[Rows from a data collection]
= = =
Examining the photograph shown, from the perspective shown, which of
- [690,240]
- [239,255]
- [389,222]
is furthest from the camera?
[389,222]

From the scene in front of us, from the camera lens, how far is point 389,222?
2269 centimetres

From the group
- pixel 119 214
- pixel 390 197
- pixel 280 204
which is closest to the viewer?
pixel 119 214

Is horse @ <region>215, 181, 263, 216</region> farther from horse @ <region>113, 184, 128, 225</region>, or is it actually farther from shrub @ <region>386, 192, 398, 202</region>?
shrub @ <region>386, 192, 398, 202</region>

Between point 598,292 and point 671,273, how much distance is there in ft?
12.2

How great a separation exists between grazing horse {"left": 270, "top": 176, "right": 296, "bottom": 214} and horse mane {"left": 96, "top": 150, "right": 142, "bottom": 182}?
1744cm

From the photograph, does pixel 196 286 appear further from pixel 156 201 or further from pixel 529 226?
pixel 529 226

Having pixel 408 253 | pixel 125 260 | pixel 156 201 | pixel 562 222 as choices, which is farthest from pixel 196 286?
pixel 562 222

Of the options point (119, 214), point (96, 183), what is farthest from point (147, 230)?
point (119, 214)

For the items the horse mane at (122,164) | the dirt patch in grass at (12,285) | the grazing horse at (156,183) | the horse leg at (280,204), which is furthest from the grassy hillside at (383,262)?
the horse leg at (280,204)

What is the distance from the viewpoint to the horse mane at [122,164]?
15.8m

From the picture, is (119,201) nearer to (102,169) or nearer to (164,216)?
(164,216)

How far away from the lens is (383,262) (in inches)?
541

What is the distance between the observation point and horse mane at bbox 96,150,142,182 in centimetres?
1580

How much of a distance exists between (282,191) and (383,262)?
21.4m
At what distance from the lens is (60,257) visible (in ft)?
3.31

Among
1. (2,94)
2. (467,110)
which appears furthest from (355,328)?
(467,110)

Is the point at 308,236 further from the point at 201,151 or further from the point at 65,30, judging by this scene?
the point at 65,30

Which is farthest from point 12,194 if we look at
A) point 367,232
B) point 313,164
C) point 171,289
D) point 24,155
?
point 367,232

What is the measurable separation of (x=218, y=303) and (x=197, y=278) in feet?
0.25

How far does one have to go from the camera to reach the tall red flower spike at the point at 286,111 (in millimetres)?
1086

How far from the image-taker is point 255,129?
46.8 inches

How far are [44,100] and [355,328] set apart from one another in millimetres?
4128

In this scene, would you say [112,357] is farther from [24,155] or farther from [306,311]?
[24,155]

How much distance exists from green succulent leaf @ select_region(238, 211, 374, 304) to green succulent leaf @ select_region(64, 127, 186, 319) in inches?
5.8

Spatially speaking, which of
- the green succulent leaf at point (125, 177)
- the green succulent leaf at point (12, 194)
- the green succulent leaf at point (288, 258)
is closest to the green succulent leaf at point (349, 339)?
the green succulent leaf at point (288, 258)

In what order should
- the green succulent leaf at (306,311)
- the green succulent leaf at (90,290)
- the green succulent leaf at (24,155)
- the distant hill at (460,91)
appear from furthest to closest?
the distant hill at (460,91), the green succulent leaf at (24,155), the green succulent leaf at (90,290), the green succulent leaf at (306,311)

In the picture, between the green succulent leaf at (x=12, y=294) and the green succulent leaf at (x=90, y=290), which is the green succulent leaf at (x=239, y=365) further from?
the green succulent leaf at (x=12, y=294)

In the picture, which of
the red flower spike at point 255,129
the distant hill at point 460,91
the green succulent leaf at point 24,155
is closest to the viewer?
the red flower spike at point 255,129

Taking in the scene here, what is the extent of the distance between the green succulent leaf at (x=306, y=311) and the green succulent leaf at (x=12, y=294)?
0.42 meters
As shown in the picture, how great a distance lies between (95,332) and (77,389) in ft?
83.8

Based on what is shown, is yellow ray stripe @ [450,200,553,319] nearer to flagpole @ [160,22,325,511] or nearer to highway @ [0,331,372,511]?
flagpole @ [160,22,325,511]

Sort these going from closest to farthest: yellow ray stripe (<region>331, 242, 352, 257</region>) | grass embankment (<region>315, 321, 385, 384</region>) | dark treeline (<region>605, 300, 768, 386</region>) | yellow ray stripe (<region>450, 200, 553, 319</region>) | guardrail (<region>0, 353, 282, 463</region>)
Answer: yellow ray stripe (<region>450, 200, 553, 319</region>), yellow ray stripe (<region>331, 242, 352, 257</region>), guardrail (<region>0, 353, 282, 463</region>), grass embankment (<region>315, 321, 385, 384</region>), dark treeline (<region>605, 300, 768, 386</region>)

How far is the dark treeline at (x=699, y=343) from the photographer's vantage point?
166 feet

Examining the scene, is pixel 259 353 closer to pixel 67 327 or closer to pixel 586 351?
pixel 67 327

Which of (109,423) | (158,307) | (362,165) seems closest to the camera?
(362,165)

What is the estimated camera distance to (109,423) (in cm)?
= = =
§ **What the exercise asks**: Set down the lines starting at the one containing "Which is farthest from point" and ending at the one containing "46.8 inches", both included, repeated exactly.

§ **Correct answer**:
Which is farthest from point 12,194 if we look at
A) point 367,232
B) point 313,164
C) point 171,289
D) point 24,155
?
point 367,232

What is the measurable separation of (x=218, y=303) and (x=197, y=278) in feet?
0.25

How far does one have to go from the camera to reach the tall red flower spike at the point at 286,111 (in millimetres)?
1086

How far from the image-taker is point 255,129?
46.8 inches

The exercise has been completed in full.